The 2021 Open de Tenis Ciudad de Pozoblanco was a professional tennis tournament played on hardcourts. It was the 15th edition of the tournament which was part of the 2021 ATP Challenger Tour. It took place in Pozoblanco, Spain between 19 and 25 July 2021.

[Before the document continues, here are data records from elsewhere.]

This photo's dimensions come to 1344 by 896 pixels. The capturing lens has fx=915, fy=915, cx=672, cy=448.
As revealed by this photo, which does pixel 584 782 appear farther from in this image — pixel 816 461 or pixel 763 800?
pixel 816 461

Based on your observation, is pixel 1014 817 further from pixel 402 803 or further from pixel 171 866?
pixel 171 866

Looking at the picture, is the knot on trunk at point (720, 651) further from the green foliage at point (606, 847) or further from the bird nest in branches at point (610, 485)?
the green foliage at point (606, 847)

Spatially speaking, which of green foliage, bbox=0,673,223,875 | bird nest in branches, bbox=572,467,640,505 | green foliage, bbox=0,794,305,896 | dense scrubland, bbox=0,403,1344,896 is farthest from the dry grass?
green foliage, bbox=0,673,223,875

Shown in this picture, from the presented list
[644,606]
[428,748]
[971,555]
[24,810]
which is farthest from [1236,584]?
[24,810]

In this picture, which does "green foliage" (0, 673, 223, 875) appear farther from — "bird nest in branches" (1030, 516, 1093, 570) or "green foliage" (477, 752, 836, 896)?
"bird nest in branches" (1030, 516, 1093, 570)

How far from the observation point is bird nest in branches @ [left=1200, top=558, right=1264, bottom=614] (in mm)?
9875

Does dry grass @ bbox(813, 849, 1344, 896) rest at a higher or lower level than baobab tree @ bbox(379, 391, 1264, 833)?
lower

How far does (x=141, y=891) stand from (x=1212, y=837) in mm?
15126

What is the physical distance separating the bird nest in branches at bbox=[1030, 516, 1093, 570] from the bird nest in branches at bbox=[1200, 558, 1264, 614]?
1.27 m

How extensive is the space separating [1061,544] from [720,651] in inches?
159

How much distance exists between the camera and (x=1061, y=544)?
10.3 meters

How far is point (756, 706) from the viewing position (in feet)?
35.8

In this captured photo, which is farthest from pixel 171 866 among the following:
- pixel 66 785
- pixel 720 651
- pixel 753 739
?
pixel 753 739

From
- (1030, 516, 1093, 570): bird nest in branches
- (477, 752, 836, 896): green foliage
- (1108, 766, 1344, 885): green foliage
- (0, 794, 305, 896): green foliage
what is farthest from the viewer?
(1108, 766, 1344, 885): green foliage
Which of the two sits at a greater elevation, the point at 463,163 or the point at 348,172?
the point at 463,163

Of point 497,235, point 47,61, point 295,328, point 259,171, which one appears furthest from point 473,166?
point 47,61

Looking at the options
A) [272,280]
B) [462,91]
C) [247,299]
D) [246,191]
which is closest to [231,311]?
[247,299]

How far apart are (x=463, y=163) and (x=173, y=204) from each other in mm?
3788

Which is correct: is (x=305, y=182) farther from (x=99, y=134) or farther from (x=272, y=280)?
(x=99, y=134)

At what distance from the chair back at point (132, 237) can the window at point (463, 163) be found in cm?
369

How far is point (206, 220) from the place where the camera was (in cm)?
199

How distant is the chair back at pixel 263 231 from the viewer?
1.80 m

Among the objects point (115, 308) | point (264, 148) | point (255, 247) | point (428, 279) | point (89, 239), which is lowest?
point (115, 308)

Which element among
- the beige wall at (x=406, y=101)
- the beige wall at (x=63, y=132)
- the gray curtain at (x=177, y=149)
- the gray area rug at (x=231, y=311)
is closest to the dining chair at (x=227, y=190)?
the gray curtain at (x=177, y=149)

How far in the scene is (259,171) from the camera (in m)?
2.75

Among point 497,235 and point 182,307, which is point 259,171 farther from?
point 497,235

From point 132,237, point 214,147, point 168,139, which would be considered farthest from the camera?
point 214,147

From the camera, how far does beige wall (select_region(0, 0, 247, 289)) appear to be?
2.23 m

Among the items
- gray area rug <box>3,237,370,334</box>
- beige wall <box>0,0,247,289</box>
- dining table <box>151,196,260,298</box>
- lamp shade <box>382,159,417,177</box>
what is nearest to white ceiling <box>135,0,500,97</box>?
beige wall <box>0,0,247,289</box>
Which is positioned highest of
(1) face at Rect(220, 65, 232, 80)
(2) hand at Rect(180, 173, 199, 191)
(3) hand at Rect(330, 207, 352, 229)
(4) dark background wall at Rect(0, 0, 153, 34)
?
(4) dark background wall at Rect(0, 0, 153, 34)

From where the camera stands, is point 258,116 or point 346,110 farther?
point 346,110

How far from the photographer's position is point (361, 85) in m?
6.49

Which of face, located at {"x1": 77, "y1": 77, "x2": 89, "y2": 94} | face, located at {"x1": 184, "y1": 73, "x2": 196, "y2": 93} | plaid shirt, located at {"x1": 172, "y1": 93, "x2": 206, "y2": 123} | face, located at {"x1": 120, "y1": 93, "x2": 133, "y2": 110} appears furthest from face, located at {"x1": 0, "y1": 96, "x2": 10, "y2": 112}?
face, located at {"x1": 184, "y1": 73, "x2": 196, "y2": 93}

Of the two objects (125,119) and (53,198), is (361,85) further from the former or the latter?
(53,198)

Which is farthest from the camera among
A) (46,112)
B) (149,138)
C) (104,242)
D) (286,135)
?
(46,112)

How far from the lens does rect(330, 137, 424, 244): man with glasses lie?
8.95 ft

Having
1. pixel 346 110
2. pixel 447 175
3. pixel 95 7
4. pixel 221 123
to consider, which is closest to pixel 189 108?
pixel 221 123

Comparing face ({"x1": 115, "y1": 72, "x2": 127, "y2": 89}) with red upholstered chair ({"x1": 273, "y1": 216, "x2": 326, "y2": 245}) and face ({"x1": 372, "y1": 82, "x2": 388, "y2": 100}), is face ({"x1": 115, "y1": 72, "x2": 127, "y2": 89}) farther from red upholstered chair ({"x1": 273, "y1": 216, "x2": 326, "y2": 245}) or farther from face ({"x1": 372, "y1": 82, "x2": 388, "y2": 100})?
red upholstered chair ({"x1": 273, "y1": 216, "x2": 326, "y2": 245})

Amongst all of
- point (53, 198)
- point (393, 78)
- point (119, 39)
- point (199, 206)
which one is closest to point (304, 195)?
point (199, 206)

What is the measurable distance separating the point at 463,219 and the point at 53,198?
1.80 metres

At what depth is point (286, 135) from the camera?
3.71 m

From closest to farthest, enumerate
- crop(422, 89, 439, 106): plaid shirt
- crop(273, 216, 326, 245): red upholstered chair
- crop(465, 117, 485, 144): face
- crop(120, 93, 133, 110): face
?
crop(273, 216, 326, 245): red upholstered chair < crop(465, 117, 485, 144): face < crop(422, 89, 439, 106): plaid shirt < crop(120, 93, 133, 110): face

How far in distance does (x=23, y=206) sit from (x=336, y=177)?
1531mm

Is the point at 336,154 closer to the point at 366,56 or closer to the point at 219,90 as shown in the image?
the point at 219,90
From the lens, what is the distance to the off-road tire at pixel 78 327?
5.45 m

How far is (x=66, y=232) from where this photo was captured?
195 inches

==Singles main-draw entrants==
===Seeds===

| Country | Player | Rank^{1} | Seed |
|---|---|---|---|
| FRA | Benjamin Bonzi | 108 | 1 |
| FRA | Grégoire Barrère | 137 | 2 |
| TUR | Altuğ Çelikbilek | 199 | 3 |
| TUR | Cem İlkel | 204 | 4 |
| FRA | Maxime Janvier | 229 | 5 |
| CRO | Borna Gojo | 235 | 6 |
| GER | Yannick Maden | 241 | 7 |
| ESP | Nicola Kuhn | 250 | 8 |

- ^{1} Rankings are as of July 12, 2021.

===Other entrants===
The following players received wildcards into the singles main draw:
- ESP Nicolás Álvarez Varona
- ESP Alberto Barroso Campos
- ESP Blas Ruiz Romero

The following players received entry into the singles main draw as alternates:
- ESP Carlos Gómez-Herrera
- TUN Skander Mansouri
- FRA Rayane Roumane

The following players received entry from the qualifying draw:
- FRA Mathias Bourgue
- BEL Michael Geerts
- FRA Matteo Martineau
- USA Emilio Nava

The following player received entry as a lucky loser:
- BOL Federico Zeballos

==Champions==
===Singles===

- TUR Altuğ Çelikbilek def. TUR Cem İlkel 6–1, 6–7^{(2–7)}, 6–3.

===Doubles===

- NED Igor Sijsling / NED Tim van Rijthoven def. ECU Diego Hidalgo / ESP Sergio Martos Gornés 5–7, 7–6^{(7–4)}, [10–5].